Drinks are permitted, but they must be in closable containers. Food, alcohol, and tobacco (of all kinds) are prohibited. Electronic devices must be silent during class and should never serve as a distraction to other students.

9 Textbooks

10 Course Website

Official website: https://usna.edu/Users/cs/SD212/

Mirrors:

11 Extra Instruction

Extra instruction (EI) is strongly encouraged and should be scheduled by email. (For Dr. Roche, first go here to check available times.) EI is not a substitute lecture; students should come prepared with specific questions or problems.

12 Course Description

This course builds on the programming skills developed in the prerequisite course and moves the focus towards a wider software ecosystem in order to solve more complex data science tasks. Students will learn and apply foundational principles of program organization including classes and objects, interfaces, inheritance, abstraction, and decoupling. In addition, important command-line skills will be developed for data gathering and cleaning, as well as library and software acquisition and use. These principles will be utilized through high-level programming in Python to analyze and manipulate real-world data sets.

13 Credits

3-2-4

14 Prerequisites

SD211 Intro to Data Science and Programming

15 Learning Objectives

  1. Observe the structure of new datasets and perform basic data cleaning and manipulation using command-line tools. (supports outcome 2)
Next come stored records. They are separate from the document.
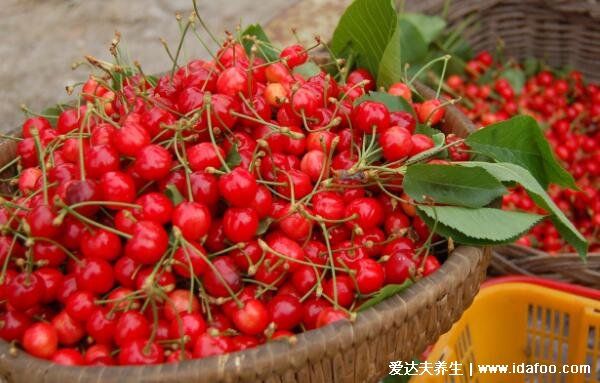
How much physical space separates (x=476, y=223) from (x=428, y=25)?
1264 mm

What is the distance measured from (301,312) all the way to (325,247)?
0.12 m

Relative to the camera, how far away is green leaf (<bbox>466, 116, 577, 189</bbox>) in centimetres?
116

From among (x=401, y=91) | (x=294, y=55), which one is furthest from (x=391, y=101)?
(x=294, y=55)

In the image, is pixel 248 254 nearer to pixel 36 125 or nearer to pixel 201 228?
pixel 201 228

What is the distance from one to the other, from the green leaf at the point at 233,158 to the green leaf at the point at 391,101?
276 mm

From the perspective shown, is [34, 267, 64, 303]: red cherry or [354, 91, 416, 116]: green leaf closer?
[34, 267, 64, 303]: red cherry

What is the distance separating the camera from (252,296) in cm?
96

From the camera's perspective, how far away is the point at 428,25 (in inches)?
83.9

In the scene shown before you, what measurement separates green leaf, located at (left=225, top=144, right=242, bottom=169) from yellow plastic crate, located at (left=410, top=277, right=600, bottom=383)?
2.08 ft

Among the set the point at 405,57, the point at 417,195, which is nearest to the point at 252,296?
the point at 417,195

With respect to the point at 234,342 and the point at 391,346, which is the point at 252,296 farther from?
the point at 391,346

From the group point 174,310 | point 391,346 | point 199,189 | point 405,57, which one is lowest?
point 391,346

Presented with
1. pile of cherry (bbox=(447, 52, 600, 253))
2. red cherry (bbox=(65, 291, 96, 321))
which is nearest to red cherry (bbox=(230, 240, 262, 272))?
red cherry (bbox=(65, 291, 96, 321))

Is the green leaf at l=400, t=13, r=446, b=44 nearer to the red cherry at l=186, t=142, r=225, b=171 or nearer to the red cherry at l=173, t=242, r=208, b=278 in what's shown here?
the red cherry at l=186, t=142, r=225, b=171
  2. Understand how regular expressions can be used to describe tokens and their use in programs to manipulate plain-text inputs. (supports outcome 1)
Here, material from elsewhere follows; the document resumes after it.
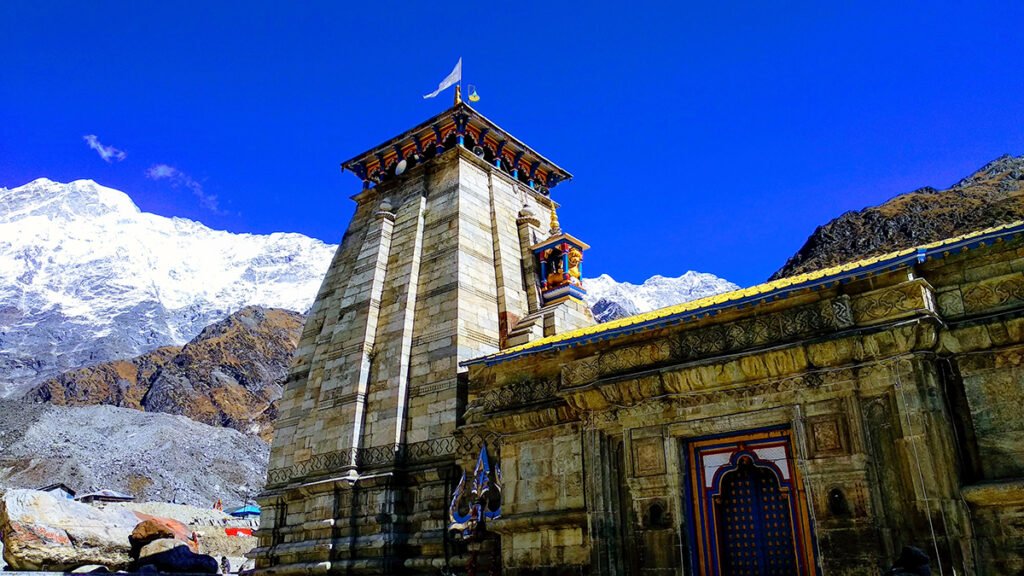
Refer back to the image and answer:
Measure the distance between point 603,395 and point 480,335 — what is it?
6.84 m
  3. Write programs to analyze real datasets using popular data science libraries. (supports outcome DS-6)

  4. Utilize basic object-oriented principles such as inheritance and operator overloading to develop and structure complex programs. (supports outcome 1)
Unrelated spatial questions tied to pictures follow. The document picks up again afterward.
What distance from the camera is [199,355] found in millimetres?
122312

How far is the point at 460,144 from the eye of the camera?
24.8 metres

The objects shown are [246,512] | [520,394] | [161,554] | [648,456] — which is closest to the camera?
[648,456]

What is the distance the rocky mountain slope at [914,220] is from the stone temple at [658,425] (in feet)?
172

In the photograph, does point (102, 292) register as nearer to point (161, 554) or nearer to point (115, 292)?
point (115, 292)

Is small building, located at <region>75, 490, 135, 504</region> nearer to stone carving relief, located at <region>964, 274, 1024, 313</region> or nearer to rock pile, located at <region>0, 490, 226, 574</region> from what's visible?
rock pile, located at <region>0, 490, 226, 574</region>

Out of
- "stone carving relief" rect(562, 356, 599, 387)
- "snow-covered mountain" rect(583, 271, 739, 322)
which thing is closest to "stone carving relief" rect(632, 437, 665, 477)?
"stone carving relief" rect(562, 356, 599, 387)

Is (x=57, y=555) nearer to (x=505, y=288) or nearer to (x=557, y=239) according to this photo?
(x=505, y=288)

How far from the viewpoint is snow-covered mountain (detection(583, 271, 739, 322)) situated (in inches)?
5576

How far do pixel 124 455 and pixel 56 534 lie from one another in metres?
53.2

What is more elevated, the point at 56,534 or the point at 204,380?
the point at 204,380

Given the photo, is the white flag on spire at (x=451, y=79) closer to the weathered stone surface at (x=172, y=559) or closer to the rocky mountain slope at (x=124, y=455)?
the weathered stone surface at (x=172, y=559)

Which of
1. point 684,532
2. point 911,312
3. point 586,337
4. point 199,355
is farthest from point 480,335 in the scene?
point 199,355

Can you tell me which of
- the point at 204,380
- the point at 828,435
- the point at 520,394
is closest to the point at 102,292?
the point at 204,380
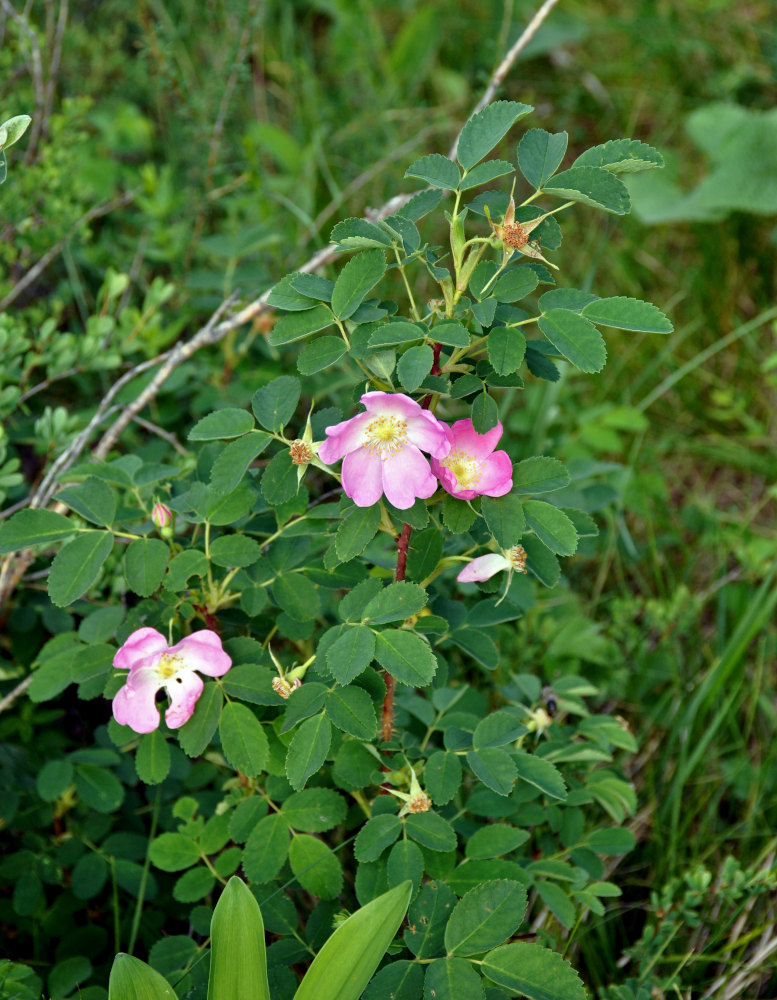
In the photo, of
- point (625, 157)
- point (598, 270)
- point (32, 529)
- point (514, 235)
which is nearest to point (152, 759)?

  5. Understand how libraries are packaged, distributed, downloaded, and installed using standard tools.

  6. Examine how data science has been and can be used to impact society at large. (supports outcome 4)

16 Student Outcomes

Graduates of the program will have an ability to:

1. Analysis.
Analyze a complex computing problem and to apply principles of computing and other relevant disciplines to identify solutions.
2. Implementation.
Design, implement, and evaluate a computing-based solution to meet a given set of computing requirements in the context of the program’s discipline.
3. Communication.
Communicate effectively in a variety of professional contexts.
4. Ethics.
Recognize professional responsibilities and make informed judgments in computing practice based on legal and ethical principles.
5. Teamwork.
Function effectively as a member or leader of a team engaged in activities appropriate to the program’s discipline.
DS-6. Data.
Apply theory, techniques, and tools throughout the data analysis lifecycle and employ the resulting knowledge to satisfy stakeholders’ needs

17 Syllabus

  • Unit 1: Welcome back (Classes 1–3)
    Course overview, Data science pipeline, Python review
  • Unit 2: Command line (Classes 4–7)
    Files and directories, bash commands, Piping and redirection
  • Unit 3: Regular expressions (Classes 8–11)
    Regex syntax, Python re, Command-line tools
  • Unit 4: Error handling (Classes 12–14)
    try/except, return codes in bash
  • Unit 5: Versions and packaging (Classes 15–16)
    git, pip, mamba
  • Unit 6: Data cleaning (Classes 17–19)
    Missing data, Outliers, Preprocessing
  • Unit 7: Hardware and OS (Classes 20–22)
    CPU, Memory hierarchy, Filesystems, Role of the operating system
  • Unit 8: Concurrency (Classes 23–26)
    Multithreading, Python GIL, Multiprocessing, pickle, shell job control
  • Unit 9: Data Ethics (Classes 27–28)
    Principles, Case studies
  • Unit 10: OOP in Python (Classes 29–32)
    Operator overloading, Inheritance, Naming conventions, Generators
  • Unit 11: Typing (Classes 33–34)
    Type hints, Linters, Static vs run-time checks
  • Unit 12: Machine learning with sklearn (Classes 35–38)
    Statistical data types, Reading documentation, Classification, Regression

18 Updates to the course policy

In case this course policy needs to be changed during the semester, students will be notified by email and verbally during class. The current version will always be posted on the course website.